» **Set exercise**: Copy the text of these items line for line, leaving out the pictures.

» **Part of a data file**:
▶

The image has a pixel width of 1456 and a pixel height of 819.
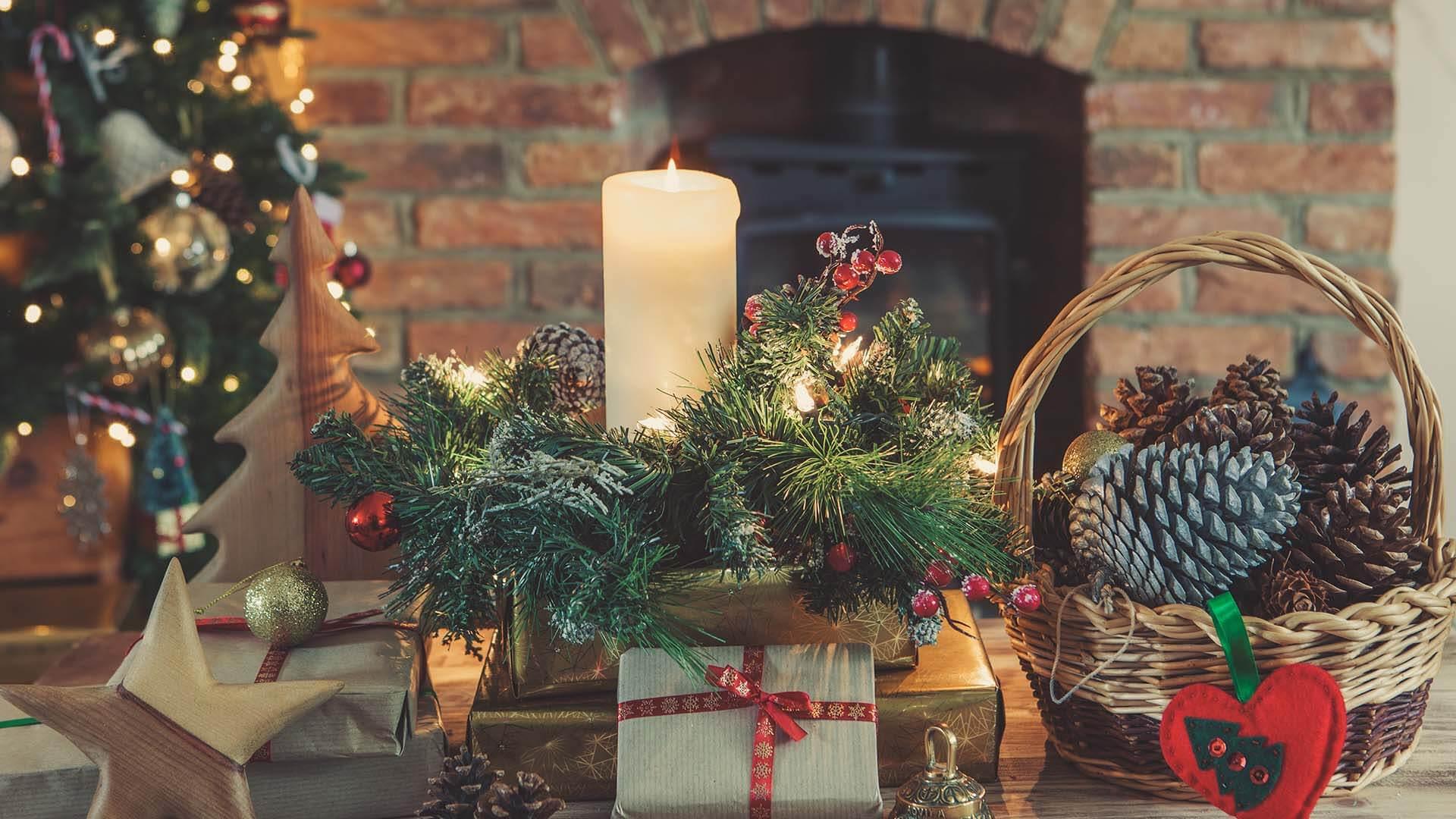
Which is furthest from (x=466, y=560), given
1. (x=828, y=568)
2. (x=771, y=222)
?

◀

» **Expected output**:
The image has a pixel width of 1456 and a pixel height of 819.
Which is furthest from (x=466, y=560), given
1. (x=828, y=568)
2. (x=771, y=222)
?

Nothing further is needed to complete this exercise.